Keywords: Accident theory; Safety science; Logic programming technique
The human society has evolved tremendously since the invention of the steam engine. In almost every decade new inventions and technologies have reshaped the way people interact and do business. Such tremendous change has brought comfort and efficiency in various aspects of human lives, yet one important factor still concerns all till today is the safety of socio-technical systems. It is indeed beyond question that new technology brought significant benefits to the society; at the same time, it brought new modes of accidents which were previously unknown. For example, car accidents were not present before the invention of the diesel engine; air crash never happened before the invention of aircraft; spacecraft never exploded before its invention; so many such accidents can be cited as examples.

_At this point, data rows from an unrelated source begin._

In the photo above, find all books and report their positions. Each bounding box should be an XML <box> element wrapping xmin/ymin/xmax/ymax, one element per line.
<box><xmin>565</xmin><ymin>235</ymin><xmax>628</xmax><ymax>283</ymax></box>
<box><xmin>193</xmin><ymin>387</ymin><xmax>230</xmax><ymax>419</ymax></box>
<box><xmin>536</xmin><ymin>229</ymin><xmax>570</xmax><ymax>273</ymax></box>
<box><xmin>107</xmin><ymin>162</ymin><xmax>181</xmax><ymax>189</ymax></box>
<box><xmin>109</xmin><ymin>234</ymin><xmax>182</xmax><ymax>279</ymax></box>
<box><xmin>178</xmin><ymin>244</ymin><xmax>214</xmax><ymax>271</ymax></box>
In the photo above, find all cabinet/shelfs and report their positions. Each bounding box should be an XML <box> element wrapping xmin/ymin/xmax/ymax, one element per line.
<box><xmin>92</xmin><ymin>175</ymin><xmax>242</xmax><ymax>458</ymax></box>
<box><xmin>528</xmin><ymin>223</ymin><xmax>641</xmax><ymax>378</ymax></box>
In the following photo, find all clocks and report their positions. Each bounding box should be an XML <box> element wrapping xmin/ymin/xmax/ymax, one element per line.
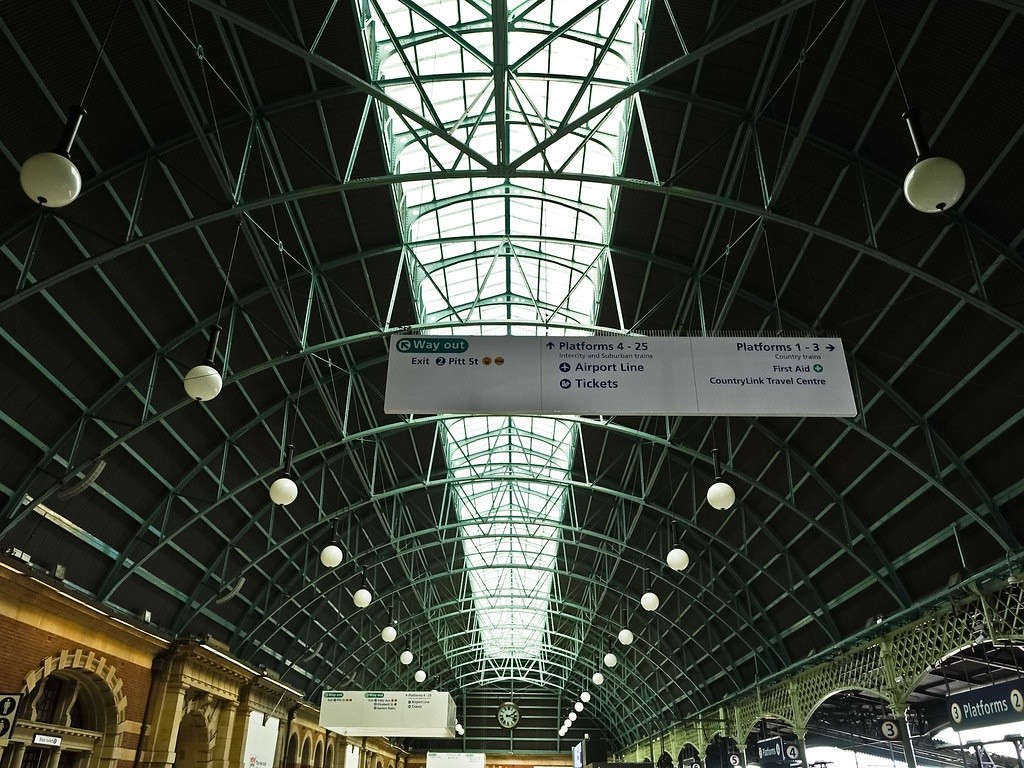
<box><xmin>496</xmin><ymin>701</ymin><xmax>522</xmax><ymax>731</ymax></box>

In an effort to understand the science behind accidents this research paper investigated the existing accident theories and models. A literature review revealed that accident theories and models can be classified in various ways. Some classification examples can be found in Qureshi [1], Khanzode et al. [2] and Awal and Hasegawa [3,4]. However, in this study the following classification of accident theories and models are considered:
1. Statistical analysis and trends
2. Risk analysis
3. Domino theory
4. Epidemiologic theory
5. Control and System theoretic model
The fundamental points of this group of accident theories and models are discussed in the following sections. Later a comparative study is conducted over these accident theories and models. This comparison reveals the strengths and weaknesses which indicate the importance of further research on accident prediction and analysis.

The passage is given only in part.